«Amis républicains et démocrates, élus du peuple, de 1789 à 1901, des hommes se sont battus pour se voir reconnaître le droit de s'associer et d'agir ensemble librement.
« Aujourd'hui, à un an de son 100e anniversaire, trois graves dangers pèsent, dans les faits, sur notre plus grande liberté collective qu'est la loi de 1901 sur les associations à but non lucratif.
« Premier danger : la loi unique du “tout marchand”. Tous les services (culturels, sociaux, sanitaires, éducatifs, de proximité ou de solidarité...) sont appelés à passer dans le secteur marchand au nom d'une uniformisation mondiale.
« C'était à l'ordre du jour du sommet de Seattle. Ce sera dans les décisions du prochain sommet de l'Organisation mondiale du commerce si nul ne s'oppose au rouleau compresseur des lobbies financiers internationaux. Le récent forum des “puissants” du monde, à Davos, a d'ailleurs déjà repris ce thème.
« Voulez-vous d'une société où chaque geste de solidarité, chaque main tendue vers l'autre devienne un geste commercial ?
« Second danger : les conséquences néfastes pour les associations à but non lucratif de l'instruction fiscale du 15-09-98. L'objectif affiché de cette instruction était de clarifier la situation fiscale des associations. A juger les interprétations données par les services fiscaux, les associations exemptées des impôts commerciaux deviendront l'exception. En contradiction avec la volonté officiellement exprimée du Premier ministre.
« Afin de pouvoir fiscaliser les activités des associations, les services de Bercy ont décidé de choisir la primauté de la notion de concurrence. On aurait pu penser que la nature intrinsèque du “produit” (le service associatif d'intérêt général et collectif) serait à la base de cette évaluation. Mais non !
« Ce qu'apporte l'intervention associative : son projet, l'engagement désintéressé de ses dirigeants bénévoles à leurs concitoyens, le réinvestissement des résultats dans le projet social, tout cela ne compte pour rien. C'est la présence ou la proximité d'un concurrent commercial et lucratif qui détermine la nature du produit.
«Autrement dit, ce n'est plus la République qui reconnaît l'utilité sociale d'une action citoyenne. Ce sont les groupes financiers, leurs entreprises industrielles et commerciales qui désormais feront la loi.
« Voici un essentiel transfert de souveraineté ! Transfert inacceptable parce qu'au nom d'une pensée unique, on veut installer les entreprises de profit comme seul modèle d'action solidaire et d'engagement des citoyens.

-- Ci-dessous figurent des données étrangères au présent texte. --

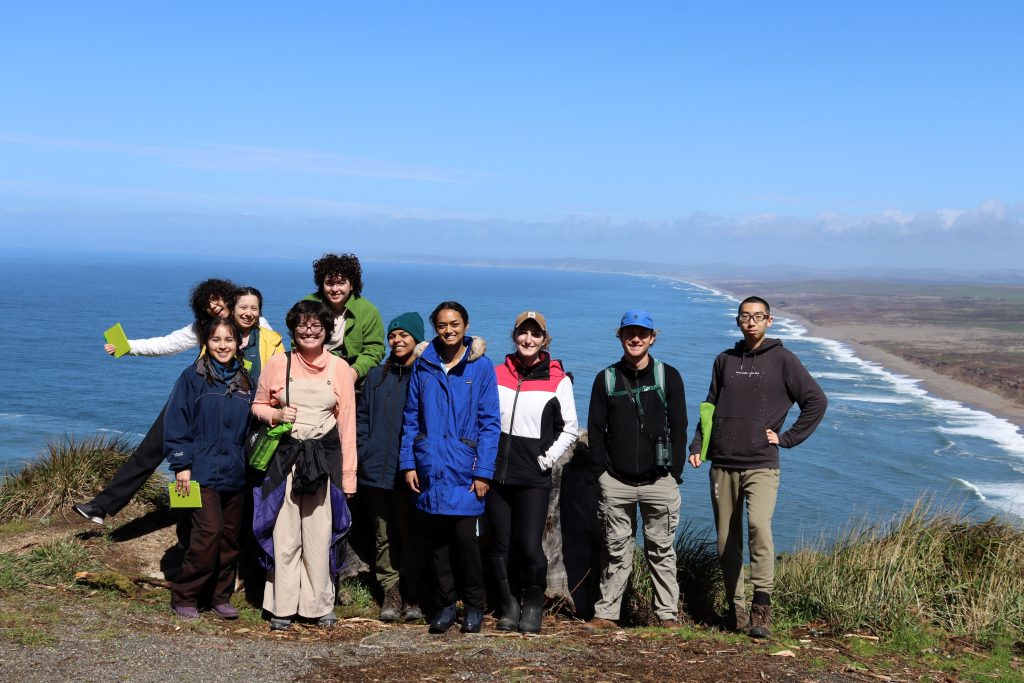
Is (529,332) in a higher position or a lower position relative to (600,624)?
higher

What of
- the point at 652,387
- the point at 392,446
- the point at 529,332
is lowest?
the point at 392,446

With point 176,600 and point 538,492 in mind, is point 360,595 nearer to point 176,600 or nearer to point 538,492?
point 176,600

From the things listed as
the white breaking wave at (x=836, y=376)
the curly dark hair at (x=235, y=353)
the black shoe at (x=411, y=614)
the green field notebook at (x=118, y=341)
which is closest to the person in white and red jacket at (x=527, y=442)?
the black shoe at (x=411, y=614)

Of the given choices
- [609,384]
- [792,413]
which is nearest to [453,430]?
[609,384]

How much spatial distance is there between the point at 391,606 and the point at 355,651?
90 centimetres

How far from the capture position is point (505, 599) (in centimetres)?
614

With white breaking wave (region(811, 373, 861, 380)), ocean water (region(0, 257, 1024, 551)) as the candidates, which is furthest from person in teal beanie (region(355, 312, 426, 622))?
white breaking wave (region(811, 373, 861, 380))

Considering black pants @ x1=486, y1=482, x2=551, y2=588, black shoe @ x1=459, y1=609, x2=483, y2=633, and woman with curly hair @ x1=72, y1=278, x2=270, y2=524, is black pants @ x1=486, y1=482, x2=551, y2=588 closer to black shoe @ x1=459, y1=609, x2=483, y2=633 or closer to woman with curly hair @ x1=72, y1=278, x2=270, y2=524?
black shoe @ x1=459, y1=609, x2=483, y2=633

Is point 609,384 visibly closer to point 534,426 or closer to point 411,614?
point 534,426

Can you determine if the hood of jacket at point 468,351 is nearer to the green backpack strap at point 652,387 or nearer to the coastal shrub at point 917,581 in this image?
the green backpack strap at point 652,387

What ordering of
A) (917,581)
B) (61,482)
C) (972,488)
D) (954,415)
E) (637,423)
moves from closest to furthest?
1. (637,423)
2. (917,581)
3. (61,482)
4. (972,488)
5. (954,415)

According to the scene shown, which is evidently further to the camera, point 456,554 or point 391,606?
point 391,606

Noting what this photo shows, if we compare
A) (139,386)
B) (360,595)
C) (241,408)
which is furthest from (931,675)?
(139,386)

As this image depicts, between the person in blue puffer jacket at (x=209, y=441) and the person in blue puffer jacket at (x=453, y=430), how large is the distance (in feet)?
3.57
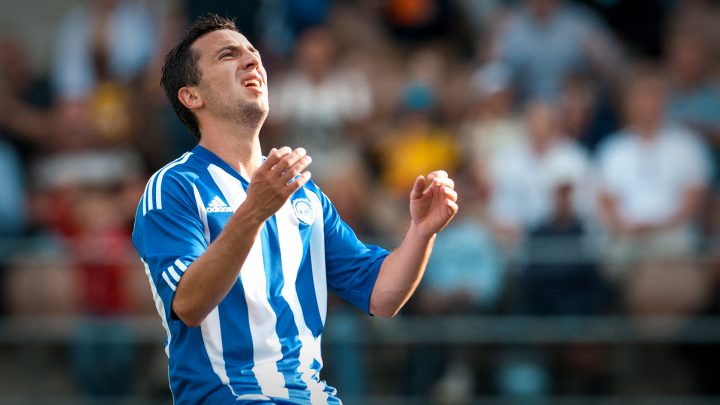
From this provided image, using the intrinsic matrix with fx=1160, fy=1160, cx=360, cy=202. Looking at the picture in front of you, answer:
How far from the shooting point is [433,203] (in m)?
4.78

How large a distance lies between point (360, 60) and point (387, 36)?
1.87ft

Or, les associations ont démontré, depuis longtemps, qu'elles sont également des partenaires actifs de l'économie sociale.
« Ou bien désormais voudrait-on d'une société où il n'y aurait que le tout-Etat et le tout-marché ? Ce qui ne va pas dans le sens d'une démocratie chaque jour améliorée.
« Troisième danger : la restriction du droit au “volontariat”. Les animateurs bénévoles dans les activités de jeunesse, qui, jusqu'à présent, faisaient don de leur temps de loisirs et découvraient ainsi le sens des responsabilités et de l'engagement solidaire et citoyen, seront désormais assimilés à des salariés avec charges sociales.
« Pour appliquer une telle mesure, il faudrait tripler les équipes d'encadrement du fait des horaires légaux du travail et décupler les subventions publiques !Puisqu'elles ne viendront pas, c'est la fermeture programmée d'une grande partie des activités socio-éducatives, de loisirs et de vacances : soit un million d'enfants et d'adolescents “au tapis” et 250 000 jeunes volontaires privés d'implication civique et sociale...
« Veut-on d'une société où le lien social ne soit qu'un discours politique ?
« Devant ces dangers, amis républicains, et notamment vous, les élus du peuple : allez-vous rester silencieux ? Car si vous acceptez cette logique, les citoyens seront désormais libres de s'associer à condition de... ne rien faire, de ne rien entreprendre collectivement et de façon désintéressée !
« Depuis un siècle, le mouvement associatif a servi de révélateur et a inventé des réponses à de nouvelles demandes sociales, à de nouveaux services ouverts à tous et, notamment, aux plus faibles et aux plus démunis.
« Si, vous aussi, vous voulez une société républicaine et démocratique où les citoyens continuent à avoir la liberté de s'associer volontairement pour agir ensemble et dans un esprit pluraliste, alors utilisez vos multiples possibilités d'intervention en votre qualité d'élus ou de citoyens responsables. Et, comme il y a un siècle, battons-nous ensemble pour accroître les possibilités d'action, de cette loi 1901, véritable garant de nos plus grandes libertés collectives. »
Jean-Pierre Gourmelon Responsable d'associations 2, rue Chopin - 29600 Plourin-les-Morlaix -Tél. 02 98 62 13 88.